I think the military had much more influence here. My own theory, if you could call it that, is that we forget, and unfortunately we forgot throughout the whole war and to this day, that it all started in Gaza with a Hamas attack across the border and the capture of the soldier, Gilad Shalit, who's still in captivity. About two weeks later comes what was viewed by Israel, and certainly by the army, as a second kidnapping, where Hizbollah crossed the border and in this case, kidnapped two soldiers and killed a few others. I think the army responded, "How dare they? How can they do this again?" And they closed it ...
So, it's one adversary.
Exactly. And they closed it in terms of our deterrence. "If they can keep doing this, we've got to teach them a lesson, we've got to show that they can't keep doing this." I think that's what happened, and I think the military were particularly strong in this, and the inexperience of the government led to this. The reason I say that is that we have to bear in mind that this kind of attack by Hizbollah had occurred before a number of times. They had crossed the border, in some cases succeeded in kidnapping soldiers, in other cases didn't succeed, and we never responded with escalation. And this is under Sharon.

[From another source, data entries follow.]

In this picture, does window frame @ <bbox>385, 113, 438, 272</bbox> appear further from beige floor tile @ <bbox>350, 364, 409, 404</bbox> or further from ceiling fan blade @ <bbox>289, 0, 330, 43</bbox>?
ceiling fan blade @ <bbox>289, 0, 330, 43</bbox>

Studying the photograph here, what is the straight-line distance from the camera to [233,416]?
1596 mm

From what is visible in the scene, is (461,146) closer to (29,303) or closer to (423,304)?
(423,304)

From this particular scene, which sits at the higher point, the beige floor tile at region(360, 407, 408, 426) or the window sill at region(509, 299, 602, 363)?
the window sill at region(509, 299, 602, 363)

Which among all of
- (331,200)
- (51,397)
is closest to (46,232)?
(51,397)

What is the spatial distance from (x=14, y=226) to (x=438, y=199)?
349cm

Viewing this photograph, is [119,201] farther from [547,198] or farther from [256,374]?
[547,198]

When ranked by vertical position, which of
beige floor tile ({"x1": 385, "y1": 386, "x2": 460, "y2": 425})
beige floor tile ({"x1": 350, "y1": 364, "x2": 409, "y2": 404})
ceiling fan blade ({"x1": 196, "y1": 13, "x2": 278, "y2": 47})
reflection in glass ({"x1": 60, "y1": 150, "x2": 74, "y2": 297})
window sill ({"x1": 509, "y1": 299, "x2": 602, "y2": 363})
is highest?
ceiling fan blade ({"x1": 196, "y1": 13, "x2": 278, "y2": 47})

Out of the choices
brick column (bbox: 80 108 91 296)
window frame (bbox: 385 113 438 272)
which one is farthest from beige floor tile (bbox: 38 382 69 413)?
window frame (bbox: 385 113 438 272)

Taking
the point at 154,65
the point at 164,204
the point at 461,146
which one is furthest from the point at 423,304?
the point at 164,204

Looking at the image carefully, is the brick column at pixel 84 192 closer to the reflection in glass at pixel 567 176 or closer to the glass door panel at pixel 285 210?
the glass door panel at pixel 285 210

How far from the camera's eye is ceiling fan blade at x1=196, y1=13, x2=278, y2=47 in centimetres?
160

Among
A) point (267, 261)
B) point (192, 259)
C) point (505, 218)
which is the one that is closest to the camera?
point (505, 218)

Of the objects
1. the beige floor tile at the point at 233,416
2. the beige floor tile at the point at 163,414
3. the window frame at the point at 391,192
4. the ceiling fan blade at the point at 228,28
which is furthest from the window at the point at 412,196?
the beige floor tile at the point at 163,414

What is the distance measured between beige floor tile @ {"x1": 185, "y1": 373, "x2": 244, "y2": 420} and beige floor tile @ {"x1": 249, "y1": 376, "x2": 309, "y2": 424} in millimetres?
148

One of the reasons was that it was a known fact that if we did respond and turned to war, not only do you have the danger of war with Syria but you're going to the have civilian population under fire, because we knew that they had rockets, they had the Katyushas and so forth. No government before apparently was willing to do that, since it wasn't an existential threat, just to open fire on the northern border and to come over and to kidnap some soldiers. It's not pleasant, certainly not for those living on the northern border, but it's not an existential threat. But this government responded as it did. It may be because of inexperience. I suspect it's very much the pressure of the military, and here I do think that the chief of staff played a role. I think the chief of staff more than anybody else is culpable here.
Was the army, was the grunt soldier, leadership at the lower levels, ill prepared and ill equipped to engaged in the war that was being asked of them?

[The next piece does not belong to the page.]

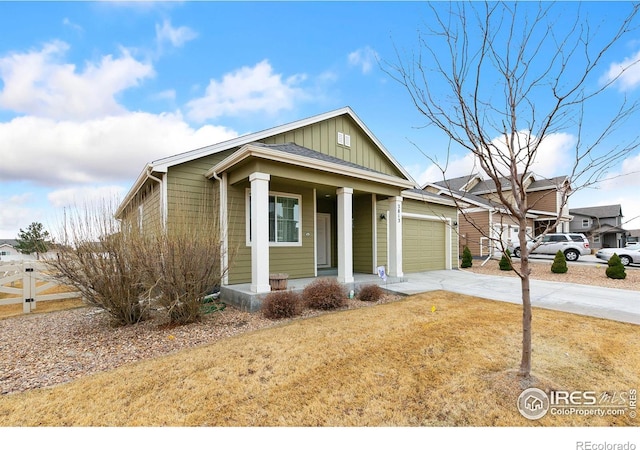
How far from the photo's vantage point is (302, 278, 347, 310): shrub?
6473 millimetres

Well, there are two things here. One of the things that I said at the very outset is this is a guerilla war and you're not going to win, and that's something the army should've known from the beginning.
And the air force?
The whole idea is, we're going to do this first just by the air force so we don't have any losses, but it's an American tactic and it's never worked. Certainly, you didn't have to be a Soviet specialist to know this. You'd think that they'd realize that [with] 3000 guerilla fighters, you can't win this war. No matter how prepared we'd been, this was a different kind of war and we weren't going to win it. There's no winning it. You could push them back, you could weaken them, take out some of their launchers, but this is not serious, they'd re-arm, and so forth.

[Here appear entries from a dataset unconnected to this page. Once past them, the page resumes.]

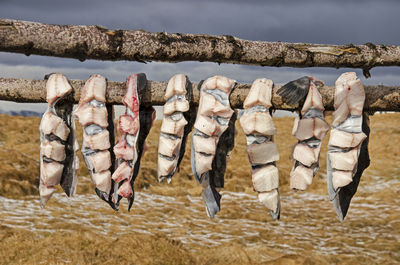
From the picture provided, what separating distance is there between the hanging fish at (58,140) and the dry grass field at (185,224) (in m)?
3.73

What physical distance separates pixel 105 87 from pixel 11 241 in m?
5.15

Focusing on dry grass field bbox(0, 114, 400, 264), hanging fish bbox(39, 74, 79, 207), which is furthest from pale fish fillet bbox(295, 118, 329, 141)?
dry grass field bbox(0, 114, 400, 264)

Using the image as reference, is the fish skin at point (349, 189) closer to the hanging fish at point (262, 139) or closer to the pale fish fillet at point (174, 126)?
the hanging fish at point (262, 139)

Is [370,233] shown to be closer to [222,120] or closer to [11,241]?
[11,241]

The other thing is yes, it is true that training had been foregone because the army was busy with the Intifada, and when you're busy with an Intifada the kind of warfare is entirely different. You bring a tank into these narrow streets of Navlos and the Palestinians have basically light weapons and you crush a house. It's a whole different ball game.
It's a policing operation.
It's basically policing. It's a little bit more but it's a very different kind of thing. Your opponent has nothing, basically-- it has light weapons, virtually. They certainly didn't have anti-tank missiles, they didn't have rockets of any serious kind. And so it is true that there was a lack of training, and it was known, it was a calculated risk. So, that probably had an effect.
I think one of the lessons of this "defeat" was that a guerilla war is something that Israel doesn't know how to fight, which is very dangerous. The Syrians, for example, are using this. I don't think that they're planning a guerilla war facing the Golan, it's a different terrain, it wouldn't work, but they're using that. It's sort of a demagogic type of thing to use amongst the Palestinians, as well: "Oh, you see Israel can't fight this kind of war." But that's just one of the negative outcomes of the war.